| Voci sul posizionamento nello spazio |
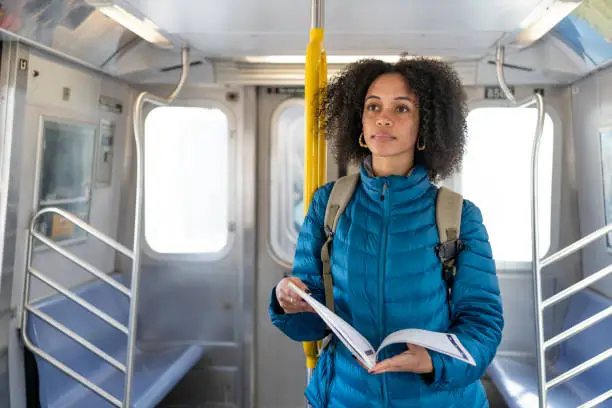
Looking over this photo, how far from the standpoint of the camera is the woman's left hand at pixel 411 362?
1.12 meters

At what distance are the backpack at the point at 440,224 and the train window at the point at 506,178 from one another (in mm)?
1989

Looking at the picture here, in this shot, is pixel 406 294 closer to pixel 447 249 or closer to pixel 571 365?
pixel 447 249

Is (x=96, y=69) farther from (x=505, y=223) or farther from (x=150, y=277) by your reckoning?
(x=505, y=223)

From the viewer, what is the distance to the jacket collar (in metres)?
1.30

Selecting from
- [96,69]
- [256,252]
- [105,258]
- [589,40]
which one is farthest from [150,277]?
[589,40]

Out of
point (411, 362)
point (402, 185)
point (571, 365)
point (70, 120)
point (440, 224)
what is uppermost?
point (70, 120)

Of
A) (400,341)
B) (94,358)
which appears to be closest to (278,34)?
(400,341)

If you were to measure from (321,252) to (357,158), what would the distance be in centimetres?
40

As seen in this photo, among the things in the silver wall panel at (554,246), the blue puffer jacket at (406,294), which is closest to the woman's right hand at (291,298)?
the blue puffer jacket at (406,294)

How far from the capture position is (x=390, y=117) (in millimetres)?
1332

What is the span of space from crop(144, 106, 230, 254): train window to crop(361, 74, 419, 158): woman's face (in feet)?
6.92

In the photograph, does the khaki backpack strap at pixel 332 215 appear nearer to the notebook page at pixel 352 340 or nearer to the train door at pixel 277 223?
the notebook page at pixel 352 340

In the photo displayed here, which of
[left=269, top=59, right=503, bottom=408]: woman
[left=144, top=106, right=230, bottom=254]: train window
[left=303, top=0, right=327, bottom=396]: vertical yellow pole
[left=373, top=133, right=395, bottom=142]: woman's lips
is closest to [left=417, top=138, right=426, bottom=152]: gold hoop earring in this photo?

| Consegna |
Converti in una lista JSON di stringhe le righe delle voci comprese tra quella che contiene "If you were" e la fine delle voci, estremi inclusi. Usa una stringa per ogni riga e tralascia le righe vuote.

| Soluzione |
[
  "If you were to measure from (321,252) to (357,158), what would the distance be in centimetres?",
  "40",
  "As seen in this photo, among the things in the silver wall panel at (554,246), the blue puffer jacket at (406,294), which is closest to the woman's right hand at (291,298)?",
  "the blue puffer jacket at (406,294)",
  "How far from the capture position is (x=390, y=117) (in millimetres)?",
  "1332",
  "What is the span of space from crop(144, 106, 230, 254): train window to crop(361, 74, 419, 158): woman's face (in feet)?",
  "6.92",
  "In the photograph, does the khaki backpack strap at pixel 332 215 appear nearer to the notebook page at pixel 352 340 or nearer to the train door at pixel 277 223?",
  "the notebook page at pixel 352 340",
  "In the photo displayed here, which of",
  "[left=269, top=59, right=503, bottom=408]: woman",
  "[left=144, top=106, right=230, bottom=254]: train window",
  "[left=303, top=0, right=327, bottom=396]: vertical yellow pole",
  "[left=373, top=133, right=395, bottom=142]: woman's lips",
  "is closest to [left=417, top=138, right=426, bottom=152]: gold hoop earring in this photo?"
]